Predictive analytics – Can we really predict?

Snip20150920_3

In all industries, as much as in life, we’d like to predict what’s coming (we still want to be positively surprised though).

Now, it is rumoured that there is a £5 Billion industry that thrives on the need businesses have to see the future. What forecaster use to look into the future is often labelled: predictive analytics.

The concept is quite easy to grasp: collect data and then create a model that tells you what’s coming given the data. For example, in one of the many ways, we could write this concively:

P(Data in two weeks|Data in the past six months)

What is the probability that things will be developing in a certain way given that they have been developing in a particular way in the last six months?

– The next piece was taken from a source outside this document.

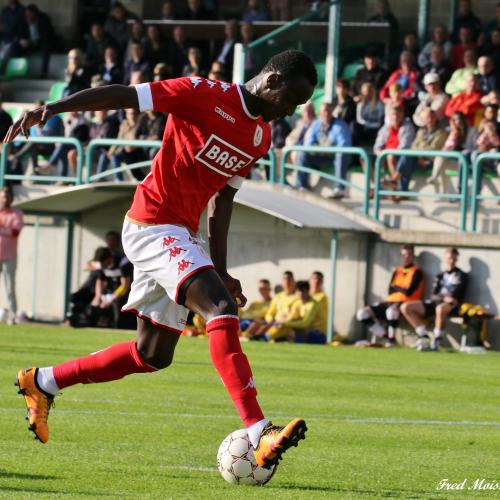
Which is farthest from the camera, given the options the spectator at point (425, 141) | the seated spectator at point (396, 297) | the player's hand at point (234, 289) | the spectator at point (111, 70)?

Since I mentioned “probability” most people, correctly, suppose that the tool to use to do predictive analytics is statistics. That is correct, but, the question is:

Do we have a formulation of statistics useful for forecasting?

I will answer the above question later. For now let’s look at an example of the intricacies behind statistical inference, i.e. inferring from data using statistics.

We do know that 90% of women with breast cancer will show a positive mammography. That is, if we know the end of the story, our tools tell us that we could have seen it, or so it seems.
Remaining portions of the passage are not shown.